### Request
Convert the lines below, from the line with "Does [168,108] sit" through the last line of the entries, into a JSON list of strings with one string per line. Leave out blank lines.

### Task material
========================

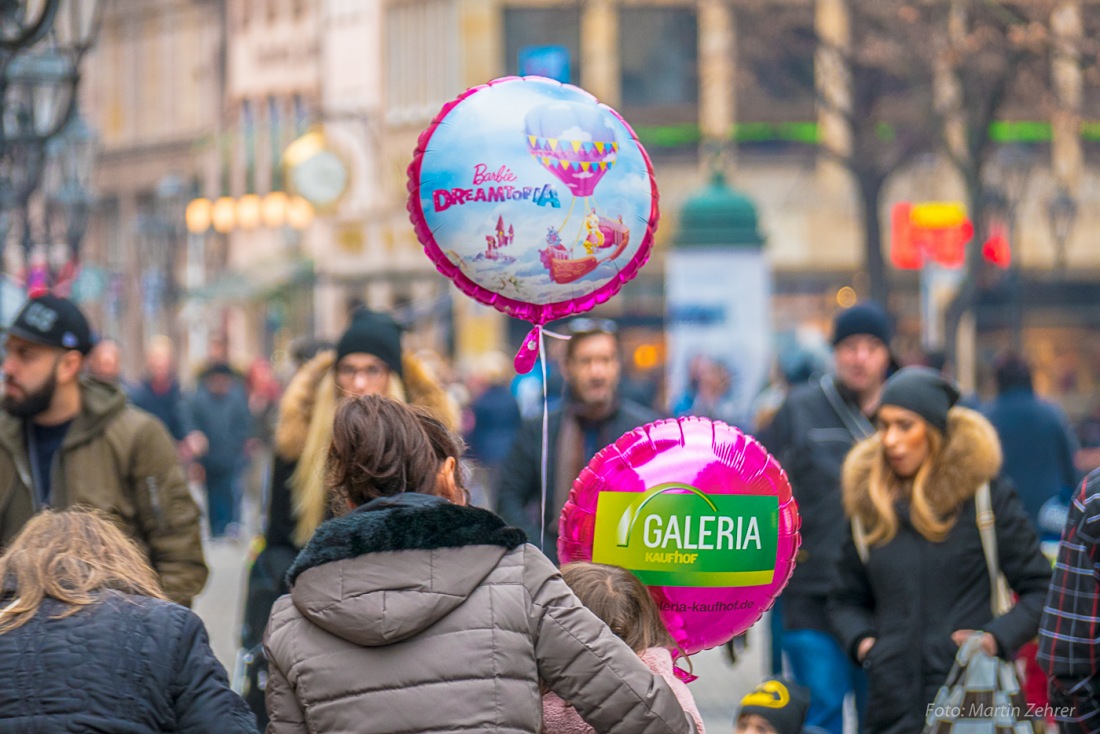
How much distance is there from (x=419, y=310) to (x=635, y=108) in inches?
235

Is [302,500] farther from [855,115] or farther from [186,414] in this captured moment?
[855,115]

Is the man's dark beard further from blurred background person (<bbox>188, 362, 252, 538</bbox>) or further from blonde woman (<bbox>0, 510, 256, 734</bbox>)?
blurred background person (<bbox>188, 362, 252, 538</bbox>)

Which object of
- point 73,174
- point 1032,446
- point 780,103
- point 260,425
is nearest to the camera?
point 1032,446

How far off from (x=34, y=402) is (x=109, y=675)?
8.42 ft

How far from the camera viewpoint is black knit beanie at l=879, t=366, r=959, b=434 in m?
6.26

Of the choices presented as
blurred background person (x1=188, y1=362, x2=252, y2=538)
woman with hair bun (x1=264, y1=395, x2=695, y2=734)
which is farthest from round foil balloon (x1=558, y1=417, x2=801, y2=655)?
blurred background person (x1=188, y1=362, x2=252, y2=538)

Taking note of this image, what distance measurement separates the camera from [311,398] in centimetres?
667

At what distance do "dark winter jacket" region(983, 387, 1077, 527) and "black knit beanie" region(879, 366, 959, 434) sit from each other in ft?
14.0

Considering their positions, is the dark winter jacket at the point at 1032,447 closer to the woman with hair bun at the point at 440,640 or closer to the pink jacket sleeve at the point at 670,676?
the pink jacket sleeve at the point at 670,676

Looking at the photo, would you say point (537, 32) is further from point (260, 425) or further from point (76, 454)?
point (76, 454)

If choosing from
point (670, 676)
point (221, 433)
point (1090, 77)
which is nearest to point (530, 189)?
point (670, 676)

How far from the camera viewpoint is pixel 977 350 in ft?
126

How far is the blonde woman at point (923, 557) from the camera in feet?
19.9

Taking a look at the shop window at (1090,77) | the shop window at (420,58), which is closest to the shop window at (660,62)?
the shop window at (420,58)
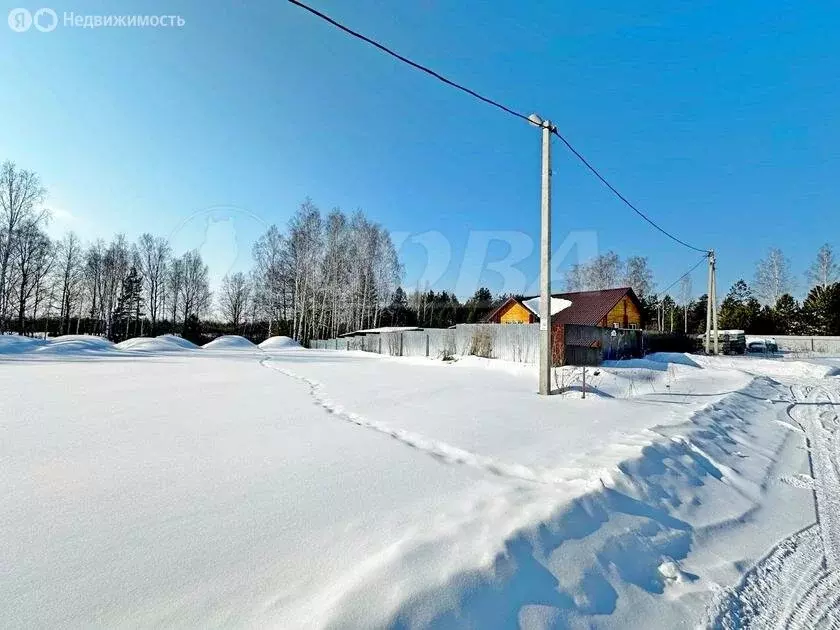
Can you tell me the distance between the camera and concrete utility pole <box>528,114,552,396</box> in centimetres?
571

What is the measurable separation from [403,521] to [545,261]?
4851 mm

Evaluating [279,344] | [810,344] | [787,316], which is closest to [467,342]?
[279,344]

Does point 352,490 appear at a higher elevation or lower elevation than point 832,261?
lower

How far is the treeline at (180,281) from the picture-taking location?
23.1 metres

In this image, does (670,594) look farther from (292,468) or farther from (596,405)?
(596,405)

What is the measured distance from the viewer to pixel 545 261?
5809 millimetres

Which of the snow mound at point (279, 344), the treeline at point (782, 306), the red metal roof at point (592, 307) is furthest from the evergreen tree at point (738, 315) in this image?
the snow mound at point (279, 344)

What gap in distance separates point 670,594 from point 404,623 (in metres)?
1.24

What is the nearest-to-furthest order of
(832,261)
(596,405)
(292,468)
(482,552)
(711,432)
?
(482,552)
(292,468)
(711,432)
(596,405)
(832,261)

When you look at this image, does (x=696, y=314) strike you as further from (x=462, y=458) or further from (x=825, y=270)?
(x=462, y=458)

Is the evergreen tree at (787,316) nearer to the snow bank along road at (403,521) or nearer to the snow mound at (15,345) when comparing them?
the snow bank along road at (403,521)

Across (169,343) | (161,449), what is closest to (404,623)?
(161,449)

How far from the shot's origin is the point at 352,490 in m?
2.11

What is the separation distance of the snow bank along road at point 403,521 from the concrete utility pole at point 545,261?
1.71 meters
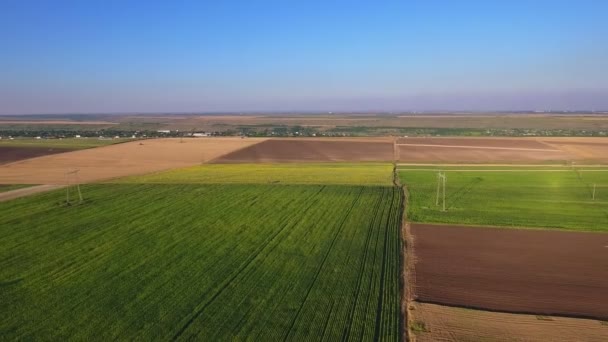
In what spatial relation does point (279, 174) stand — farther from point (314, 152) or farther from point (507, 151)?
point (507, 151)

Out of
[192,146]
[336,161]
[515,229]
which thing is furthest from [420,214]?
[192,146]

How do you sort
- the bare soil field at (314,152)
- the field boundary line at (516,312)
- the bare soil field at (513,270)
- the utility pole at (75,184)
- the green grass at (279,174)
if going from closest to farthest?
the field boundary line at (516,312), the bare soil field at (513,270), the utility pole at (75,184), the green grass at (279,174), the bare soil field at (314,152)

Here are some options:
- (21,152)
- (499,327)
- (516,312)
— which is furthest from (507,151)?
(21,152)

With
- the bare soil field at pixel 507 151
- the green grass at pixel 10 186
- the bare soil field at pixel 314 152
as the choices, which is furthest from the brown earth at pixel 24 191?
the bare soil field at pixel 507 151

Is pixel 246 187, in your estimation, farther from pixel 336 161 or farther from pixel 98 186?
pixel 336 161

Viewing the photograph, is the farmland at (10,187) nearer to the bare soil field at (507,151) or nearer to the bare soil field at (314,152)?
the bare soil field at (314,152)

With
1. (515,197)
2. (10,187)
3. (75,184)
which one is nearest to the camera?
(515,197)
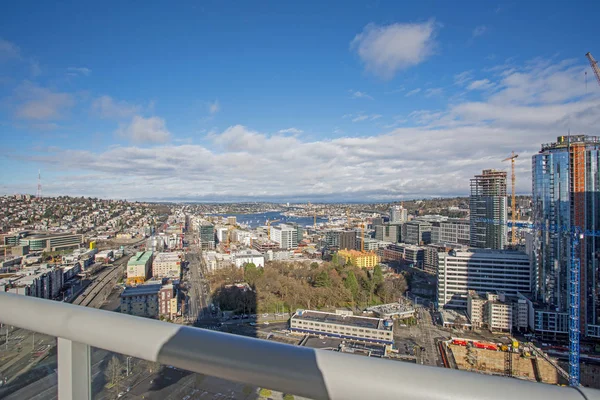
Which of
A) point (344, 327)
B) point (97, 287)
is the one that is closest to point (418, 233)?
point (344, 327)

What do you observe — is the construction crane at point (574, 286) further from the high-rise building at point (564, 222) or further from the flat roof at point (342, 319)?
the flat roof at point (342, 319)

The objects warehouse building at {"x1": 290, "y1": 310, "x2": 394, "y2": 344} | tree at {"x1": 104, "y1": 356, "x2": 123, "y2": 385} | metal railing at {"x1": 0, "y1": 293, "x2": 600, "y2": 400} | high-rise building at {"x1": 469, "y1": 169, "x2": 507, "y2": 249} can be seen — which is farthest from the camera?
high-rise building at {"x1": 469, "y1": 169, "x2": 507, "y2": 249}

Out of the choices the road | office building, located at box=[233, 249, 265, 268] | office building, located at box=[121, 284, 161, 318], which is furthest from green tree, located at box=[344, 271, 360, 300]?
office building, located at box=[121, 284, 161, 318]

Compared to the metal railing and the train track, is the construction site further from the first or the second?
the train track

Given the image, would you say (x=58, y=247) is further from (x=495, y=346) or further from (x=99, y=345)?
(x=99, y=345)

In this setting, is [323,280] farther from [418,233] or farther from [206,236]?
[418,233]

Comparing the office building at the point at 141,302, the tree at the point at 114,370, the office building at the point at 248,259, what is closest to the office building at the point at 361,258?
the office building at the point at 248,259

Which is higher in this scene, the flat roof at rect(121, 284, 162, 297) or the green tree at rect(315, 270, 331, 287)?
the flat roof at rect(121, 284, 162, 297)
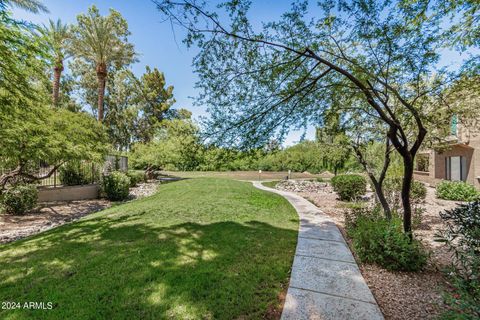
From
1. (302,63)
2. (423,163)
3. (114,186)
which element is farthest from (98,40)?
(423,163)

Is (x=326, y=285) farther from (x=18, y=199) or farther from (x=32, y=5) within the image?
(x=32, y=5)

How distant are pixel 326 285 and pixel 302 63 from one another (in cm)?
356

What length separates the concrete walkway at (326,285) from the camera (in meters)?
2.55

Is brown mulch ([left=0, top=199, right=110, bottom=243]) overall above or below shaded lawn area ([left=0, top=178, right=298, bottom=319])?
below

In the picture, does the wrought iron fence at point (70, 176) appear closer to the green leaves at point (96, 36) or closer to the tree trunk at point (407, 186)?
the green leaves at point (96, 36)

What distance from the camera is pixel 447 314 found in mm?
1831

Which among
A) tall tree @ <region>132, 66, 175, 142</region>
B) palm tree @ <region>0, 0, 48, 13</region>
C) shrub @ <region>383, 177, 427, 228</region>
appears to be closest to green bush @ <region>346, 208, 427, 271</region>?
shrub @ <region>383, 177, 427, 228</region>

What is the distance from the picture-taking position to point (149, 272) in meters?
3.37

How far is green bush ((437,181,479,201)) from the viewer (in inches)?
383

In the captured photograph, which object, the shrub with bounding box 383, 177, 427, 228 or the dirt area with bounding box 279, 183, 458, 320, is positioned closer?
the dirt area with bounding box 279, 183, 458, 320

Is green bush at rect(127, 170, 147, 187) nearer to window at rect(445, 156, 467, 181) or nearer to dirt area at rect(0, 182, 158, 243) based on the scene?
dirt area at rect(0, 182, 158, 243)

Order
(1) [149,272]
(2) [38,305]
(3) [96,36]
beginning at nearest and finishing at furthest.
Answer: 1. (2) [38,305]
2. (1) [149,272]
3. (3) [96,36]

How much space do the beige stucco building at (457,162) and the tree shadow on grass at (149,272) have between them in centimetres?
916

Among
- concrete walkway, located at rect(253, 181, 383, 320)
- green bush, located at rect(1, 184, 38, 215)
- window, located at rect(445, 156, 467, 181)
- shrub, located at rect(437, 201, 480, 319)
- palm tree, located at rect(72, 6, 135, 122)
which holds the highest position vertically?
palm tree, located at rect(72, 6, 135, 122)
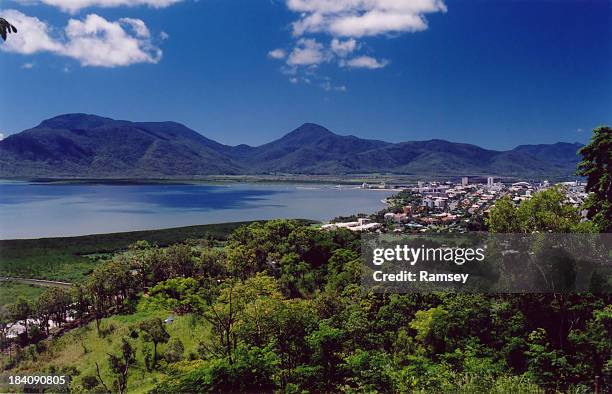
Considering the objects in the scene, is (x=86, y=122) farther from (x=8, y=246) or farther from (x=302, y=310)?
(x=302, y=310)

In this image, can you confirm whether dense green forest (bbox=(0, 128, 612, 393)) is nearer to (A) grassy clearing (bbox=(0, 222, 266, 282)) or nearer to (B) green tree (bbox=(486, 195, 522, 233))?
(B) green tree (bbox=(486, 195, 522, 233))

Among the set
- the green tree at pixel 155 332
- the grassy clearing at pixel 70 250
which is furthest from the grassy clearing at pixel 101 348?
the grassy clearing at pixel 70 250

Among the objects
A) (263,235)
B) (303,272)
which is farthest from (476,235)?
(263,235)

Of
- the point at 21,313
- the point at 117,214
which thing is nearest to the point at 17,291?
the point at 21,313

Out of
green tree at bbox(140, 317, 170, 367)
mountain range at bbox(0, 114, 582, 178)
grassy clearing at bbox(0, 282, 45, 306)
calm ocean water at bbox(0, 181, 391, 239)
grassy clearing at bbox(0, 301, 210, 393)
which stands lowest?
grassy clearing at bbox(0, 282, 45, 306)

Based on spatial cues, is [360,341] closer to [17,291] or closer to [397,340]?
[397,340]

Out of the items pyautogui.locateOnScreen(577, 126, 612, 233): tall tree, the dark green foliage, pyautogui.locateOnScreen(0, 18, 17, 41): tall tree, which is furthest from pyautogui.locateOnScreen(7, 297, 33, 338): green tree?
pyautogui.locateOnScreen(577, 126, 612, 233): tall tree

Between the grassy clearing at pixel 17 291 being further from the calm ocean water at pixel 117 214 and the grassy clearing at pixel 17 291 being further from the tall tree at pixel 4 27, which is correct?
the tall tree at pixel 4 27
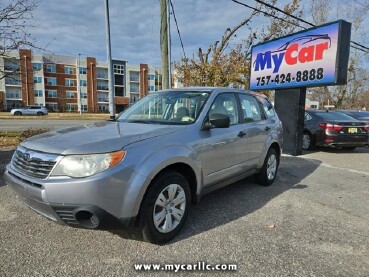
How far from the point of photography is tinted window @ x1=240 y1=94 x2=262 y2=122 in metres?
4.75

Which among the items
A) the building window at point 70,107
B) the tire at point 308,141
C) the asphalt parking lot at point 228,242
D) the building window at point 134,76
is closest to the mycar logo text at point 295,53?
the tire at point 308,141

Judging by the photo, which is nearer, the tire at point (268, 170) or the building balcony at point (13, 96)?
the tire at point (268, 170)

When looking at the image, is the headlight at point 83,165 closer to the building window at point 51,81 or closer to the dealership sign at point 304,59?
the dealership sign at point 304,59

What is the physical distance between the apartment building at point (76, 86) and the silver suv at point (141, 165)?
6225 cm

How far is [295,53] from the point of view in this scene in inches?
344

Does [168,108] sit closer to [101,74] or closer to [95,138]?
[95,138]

========================

### Written reply
[
  "Does [168,108] sit closer to [101,74] or closer to [95,138]?",
  "[95,138]"
]